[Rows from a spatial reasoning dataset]
========================
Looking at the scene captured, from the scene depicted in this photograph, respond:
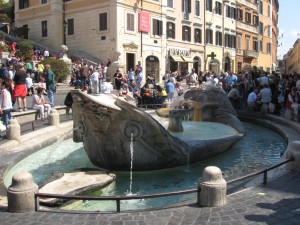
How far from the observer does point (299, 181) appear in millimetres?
6660

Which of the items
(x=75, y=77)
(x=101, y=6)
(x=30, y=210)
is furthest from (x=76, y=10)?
(x=30, y=210)

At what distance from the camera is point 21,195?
17.5 feet

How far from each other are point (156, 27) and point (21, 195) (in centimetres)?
3147

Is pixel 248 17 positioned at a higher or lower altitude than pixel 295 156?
higher

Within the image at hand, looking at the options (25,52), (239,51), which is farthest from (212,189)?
(239,51)

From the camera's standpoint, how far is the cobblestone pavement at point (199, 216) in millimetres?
5023

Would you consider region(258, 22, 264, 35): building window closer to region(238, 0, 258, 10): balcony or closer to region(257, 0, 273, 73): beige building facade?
region(257, 0, 273, 73): beige building facade

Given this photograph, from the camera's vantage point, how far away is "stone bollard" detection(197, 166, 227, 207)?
17.8 feet

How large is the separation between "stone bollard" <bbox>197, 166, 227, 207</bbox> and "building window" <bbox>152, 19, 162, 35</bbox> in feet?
101

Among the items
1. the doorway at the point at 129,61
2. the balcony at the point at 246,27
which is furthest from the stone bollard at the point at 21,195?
the balcony at the point at 246,27

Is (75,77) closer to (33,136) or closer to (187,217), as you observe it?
(33,136)

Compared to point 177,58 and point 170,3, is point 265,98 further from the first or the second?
point 170,3

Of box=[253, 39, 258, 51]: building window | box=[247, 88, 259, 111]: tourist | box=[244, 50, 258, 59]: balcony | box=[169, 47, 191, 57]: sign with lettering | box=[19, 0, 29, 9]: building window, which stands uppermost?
box=[19, 0, 29, 9]: building window

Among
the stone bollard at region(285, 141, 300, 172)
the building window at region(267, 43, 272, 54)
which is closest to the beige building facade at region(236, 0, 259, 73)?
the building window at region(267, 43, 272, 54)
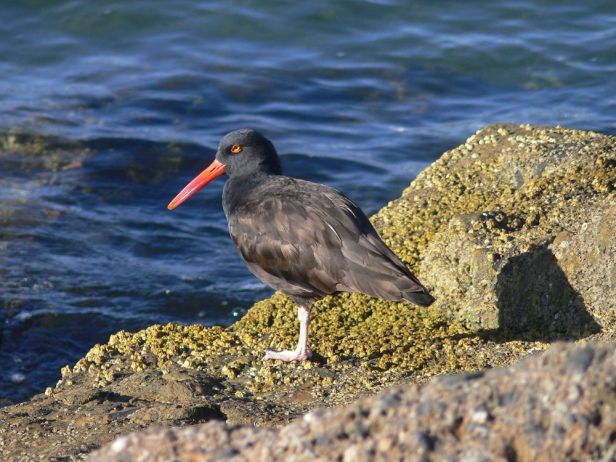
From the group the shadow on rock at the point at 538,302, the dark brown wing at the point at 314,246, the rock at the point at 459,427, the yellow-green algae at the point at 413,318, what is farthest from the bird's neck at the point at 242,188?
the rock at the point at 459,427

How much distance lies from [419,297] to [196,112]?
25.8ft

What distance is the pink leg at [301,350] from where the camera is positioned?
15.9 feet

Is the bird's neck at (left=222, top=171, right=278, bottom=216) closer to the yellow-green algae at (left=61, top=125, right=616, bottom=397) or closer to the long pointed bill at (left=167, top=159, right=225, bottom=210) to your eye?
the long pointed bill at (left=167, top=159, right=225, bottom=210)

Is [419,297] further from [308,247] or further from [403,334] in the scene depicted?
[308,247]

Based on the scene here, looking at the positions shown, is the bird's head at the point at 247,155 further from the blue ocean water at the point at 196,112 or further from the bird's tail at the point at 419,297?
the blue ocean water at the point at 196,112

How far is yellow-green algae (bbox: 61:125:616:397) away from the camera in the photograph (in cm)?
476

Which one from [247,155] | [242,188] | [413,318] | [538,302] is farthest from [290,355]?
[247,155]

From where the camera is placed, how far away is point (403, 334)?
5.16 meters

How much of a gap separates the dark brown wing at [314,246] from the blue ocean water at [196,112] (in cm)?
220

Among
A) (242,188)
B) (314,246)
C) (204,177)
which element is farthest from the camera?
(204,177)

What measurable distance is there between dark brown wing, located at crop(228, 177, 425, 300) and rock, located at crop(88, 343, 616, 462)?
2.37 m

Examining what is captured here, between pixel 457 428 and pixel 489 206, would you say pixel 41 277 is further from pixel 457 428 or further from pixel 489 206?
pixel 457 428

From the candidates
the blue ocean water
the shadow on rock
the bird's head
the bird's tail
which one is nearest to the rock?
the bird's tail

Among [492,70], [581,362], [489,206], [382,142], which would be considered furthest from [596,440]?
[492,70]
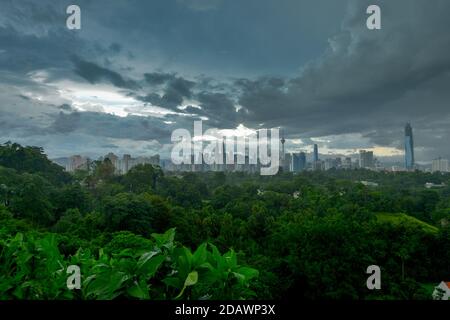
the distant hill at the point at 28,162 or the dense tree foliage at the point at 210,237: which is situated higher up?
the distant hill at the point at 28,162

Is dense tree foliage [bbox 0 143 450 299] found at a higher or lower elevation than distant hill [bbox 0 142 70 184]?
lower

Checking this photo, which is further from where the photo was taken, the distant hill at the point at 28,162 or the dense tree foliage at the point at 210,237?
the distant hill at the point at 28,162

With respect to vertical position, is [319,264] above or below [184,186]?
→ below

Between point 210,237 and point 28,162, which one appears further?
point 28,162

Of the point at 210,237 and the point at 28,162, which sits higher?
the point at 28,162

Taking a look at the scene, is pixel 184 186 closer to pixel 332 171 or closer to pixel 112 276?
pixel 332 171

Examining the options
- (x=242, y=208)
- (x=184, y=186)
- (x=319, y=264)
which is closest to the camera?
(x=319, y=264)

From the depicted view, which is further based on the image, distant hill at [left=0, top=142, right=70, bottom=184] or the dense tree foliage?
distant hill at [left=0, top=142, right=70, bottom=184]

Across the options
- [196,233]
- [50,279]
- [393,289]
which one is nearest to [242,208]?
[196,233]
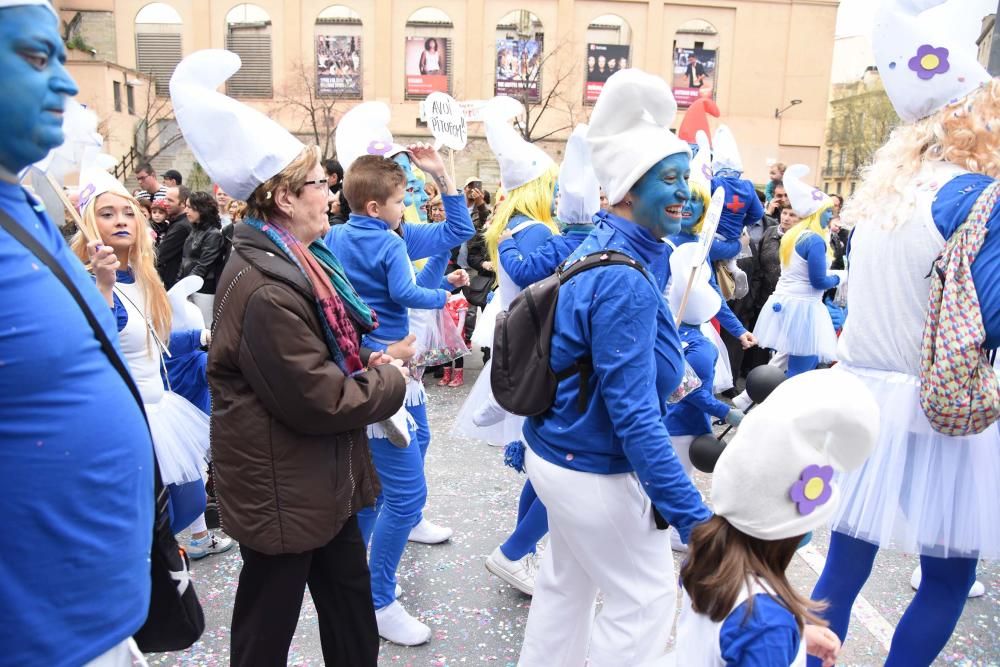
========================
→ WHAT YOU NEED TO DO
Rewrite all of the material above with "cobblestone pavement" replaced by "stone paving" and everything else left as it is. Leave the pictures out of your answer.

→ OUTPUT FOR THIS EXERCISE
Looking at the scene captured, from the scene depicted in this photograph, respond:
How far from the observer does point (299, 181) appear in millimetres?
6660

Which of the items
(x=75, y=77)
(x=101, y=6)
(x=30, y=210)
is furthest from (x=76, y=10)?
(x=30, y=210)

At what distance from the camera is point 21,195?
17.5 feet

How far from each other are point (156, 27) and point (21, 195) (in centimetres)?
3147

Is pixel 248 17 positioned at a higher or lower altitude than pixel 295 156?
higher

Within the image at hand, looking at the options (25,52), (239,51), which is farthest from (212,189)?
(239,51)

From the camera's standpoint, how far is the stone paving at point (199, 216) in millimetres?
5023

Would you consider region(258, 22, 264, 35): building window closer to region(238, 0, 258, 10): balcony or closer to region(257, 0, 273, 73): beige building facade?
region(257, 0, 273, 73): beige building facade

Given this photograph, from the camera's vantage point, how far away is "stone bollard" detection(197, 166, 227, 207)?
17.8 feet

How large is the separation between "stone bollard" <bbox>197, 166, 227, 207</bbox> and "building window" <bbox>152, 19, 162, 35</bbox> in feet?
101

Among the items
1. the doorway at the point at 129,61
2. the balcony at the point at 246,27
which is furthest from the stone bollard at the point at 21,195?
the balcony at the point at 246,27

Is (75,77) closer to (33,136) or closer to (187,217), as you observe it?
(33,136)

Compared to point 177,58 and point 170,3, is point 265,98 further from the first or the second?
point 170,3

Of box=[253, 39, 258, 51]: building window | box=[247, 88, 259, 111]: tourist | box=[244, 50, 258, 59]: balcony | box=[169, 47, 191, 57]: sign with lettering | box=[19, 0, 29, 9]: building window, which stands uppermost?
box=[19, 0, 29, 9]: building window

Among
the stone bollard at region(285, 141, 300, 172)
the building window at region(267, 43, 272, 54)
which is closest to the beige building facade at region(236, 0, 259, 73)?
the building window at region(267, 43, 272, 54)
From the group the shadow on rock at the point at 538,302, the dark brown wing at the point at 314,246, the rock at the point at 459,427, the yellow-green algae at the point at 413,318, what is farthest from the bird's neck at the point at 242,188?
the rock at the point at 459,427

How much distance lies from [419,297] to [196,112]?
25.8ft

What distance is the pink leg at [301,350] from where the camera is positioned?
15.9 feet

Is the bird's neck at (left=222, top=171, right=278, bottom=216) closer to the yellow-green algae at (left=61, top=125, right=616, bottom=397) or closer to the long pointed bill at (left=167, top=159, right=225, bottom=210) to your eye?
the long pointed bill at (left=167, top=159, right=225, bottom=210)

Is [419,297] further from [308,247] or further from [403,334] in the scene depicted?
[308,247]

Based on the scene here, looking at the positions shown, is the bird's head at the point at 247,155 further from the blue ocean water at the point at 196,112 or further from the bird's tail at the point at 419,297?
the blue ocean water at the point at 196,112

How far is yellow-green algae (bbox: 61:125:616:397) away from the camera in the photograph (in cm)?
476

Which one from [247,155] | [242,188] | [413,318] | [538,302] is farthest from [290,355]?
[247,155]

From where the camera is placed, how far away is point (403, 334)?
5.16 meters

How much of a gap separates the dark brown wing at [314,246] from the blue ocean water at [196,112] (in cm)?
220

Among
A) (242,188)
B) (314,246)
C) (204,177)
which element is farthest from the camera?
(204,177)

What measurable distance is there between dark brown wing, located at crop(228, 177, 425, 300) and rock, located at crop(88, 343, 616, 462)?
2.37 m

Examining what is captured here, between pixel 457 428 and pixel 489 206, would you say pixel 41 277 is further from pixel 457 428 or further from pixel 489 206?
pixel 457 428

From the candidates
the blue ocean water
the shadow on rock
the bird's head
the bird's tail
which one is nearest to the rock?
the bird's tail

Among [492,70], [581,362], [489,206], [382,142], which would be considered furthest from [596,440]?
[492,70]
the distant hill at the point at 28,162 or the dense tree foliage at the point at 210,237: which is situated higher up?
the distant hill at the point at 28,162

Is dense tree foliage [bbox 0 143 450 299] found at a higher or lower elevation than distant hill [bbox 0 142 70 184]?
lower

Checking this photo, which is further from where the photo was taken, the distant hill at the point at 28,162 or the dense tree foliage at the point at 210,237?
the distant hill at the point at 28,162

With respect to vertical position, is [319,264] above or below [184,186]?
→ below

Between point 210,237 and point 28,162, which one appears further?
point 28,162

Of the point at 210,237 and the point at 28,162, which sits higher?
the point at 28,162

Taking a look at the scene, is pixel 184 186 closer to pixel 332 171 or closer to pixel 112 276?
pixel 332 171

Examining the options
- (x=242, y=208)
- (x=184, y=186)
- (x=319, y=264)
which is closest to the camera?
(x=319, y=264)

From the depicted view, which is further based on the image, distant hill at [left=0, top=142, right=70, bottom=184] or the dense tree foliage?
distant hill at [left=0, top=142, right=70, bottom=184]

Across the options
- [196,233]
- [50,279]
- [393,289]
which one is nearest to [242,208]?
[196,233]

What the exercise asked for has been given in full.